The second part studied the performance of various IPS parameters such as coating ranges, heating ranges and powers dealing with a fixed icing environment parameter. The purpose was to explore the potential for further power reduction through optimization. Four types of IPS layout were examined (Figure 5). Type (1) represented the baseline configuration with both the heating sheet range and superhydrophobic coating range identical to the droplet impingement area. It was expected that supercooled droplets impacting the coating would immediately fall off and there would be no runback water after the heating protection area. Type (2) decreased the range of heating area, expecting an increase in heating power density but the reduced heating area would reduce the total heating power consumption. Type (3) increased both the range of heating area and superhydrophobic coating area equally, intending to reduce the total heating power consumption with increased protection area but less power. Type (4) examined whether the water would fall off after the heating protection area. The superhydrophobic coating was positioned after the droplet impingement area with high heating power supplied to ensure the water temperature on the coating remained above freezing point. Type (1)–(3) targeted ways to reduce power consumption. As shown in Equation (1), type (2) decreased heating area but increased heating power density slightly trying to minish heating power compared with type (1). In contrast, type (3) decreased heating power density but increased heating area slightly, trying to minish heating power compared with type (1). That is why the reserved heating sheets D and E which expand the heating area were chosen with artificially different sizes than sheets B or C. Type (4) was designed to determine where droplets fell off, compared with Type (1).
Heating   power = heating   power   density × heating   area
The tests were conducted at a velocity of 90 m/s, angle of attack of 0°, MVD 20 μm, LWC 1 g/m3 and a test duration of 180 s. The heating power, the range of heating area and the range of superhydrophobic coating area represented with sheet A, B, C, D, E are shown in Table 4.

2.4. Test Procedure and Temperature Processing Method

The test procedure followed the steps below: (1) the wind tunnel temperature was set at target value; (2) the velocity was set to target value; (3) heating system was switched on and allowed the model surface temperature to reach a steady state condition; (4) spray system was activated to generate liquid water cloud, and this time was set to 0; (5) test run for 180 s, after which wind tunnel fan and spray systems were switched off; (6) pictures of model were taken immediately. Throughout the test, temperatures of the model surface were continuously monitored.

- - -

Tasks to carry out —
• 1. Reproduce word for word the stretch of the icing test passage from "Heating   power = heating" through "in Table 4.".
• 2. According to the icing test passage, what velocity were the tests run at?
The items have no connection to the icing test passage.

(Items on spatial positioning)

- - -

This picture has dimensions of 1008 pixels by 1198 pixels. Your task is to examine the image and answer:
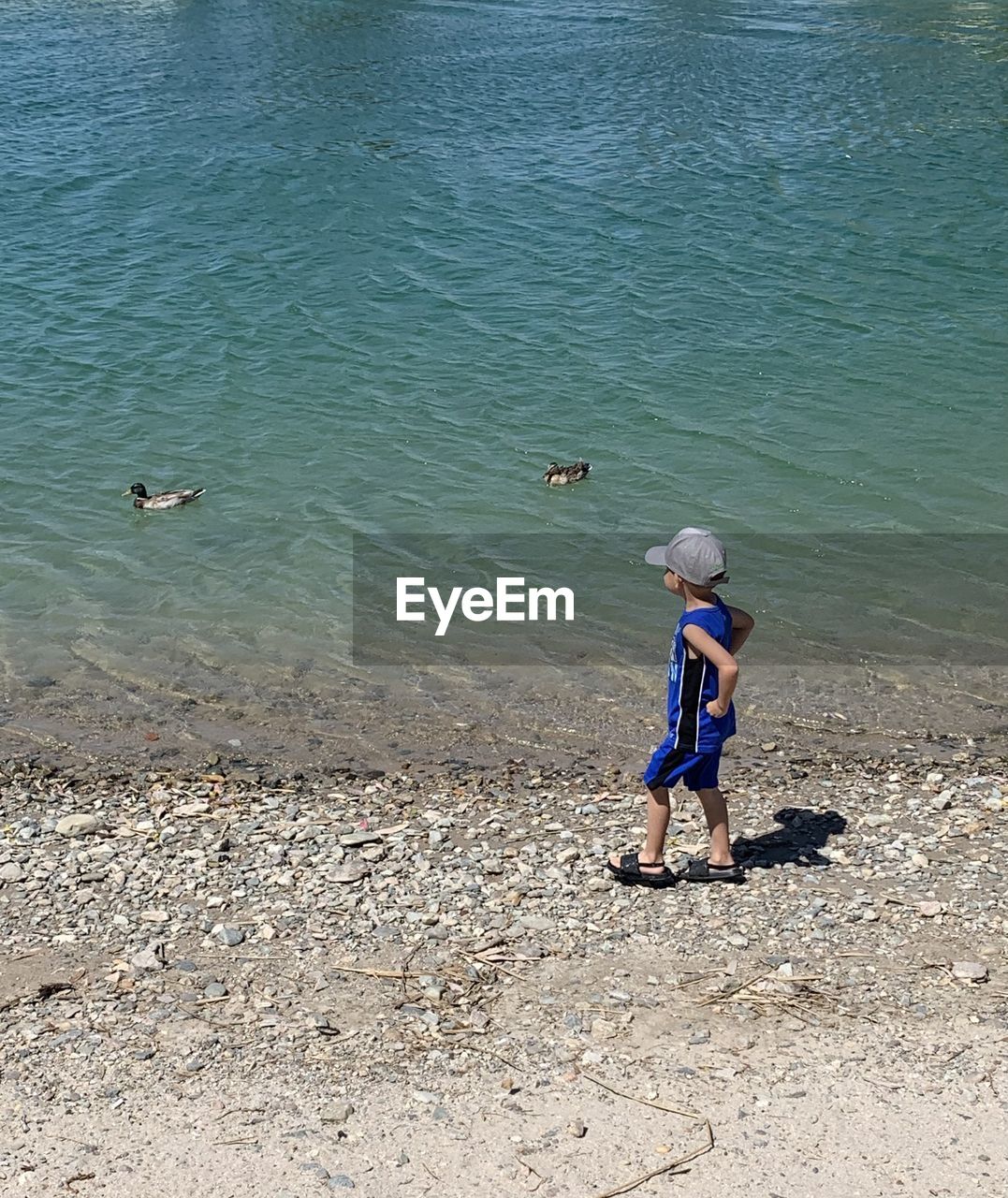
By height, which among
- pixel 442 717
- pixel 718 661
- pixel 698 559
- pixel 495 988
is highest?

- - -

Problem solutions —
• 1.
Heating   power = heating   power   density × heating   area
The tests were conducted at a velocity of 90 m/s, angle of attack of 0°, MVD 20 μm, LWC 1 g/m3 and a test duration of 180 s. The heating power, the range of heating area and the range of superhydrophobic coating area represented with sheet A, B, C, D, E are shown in Table 4.

• 2. 90 m/s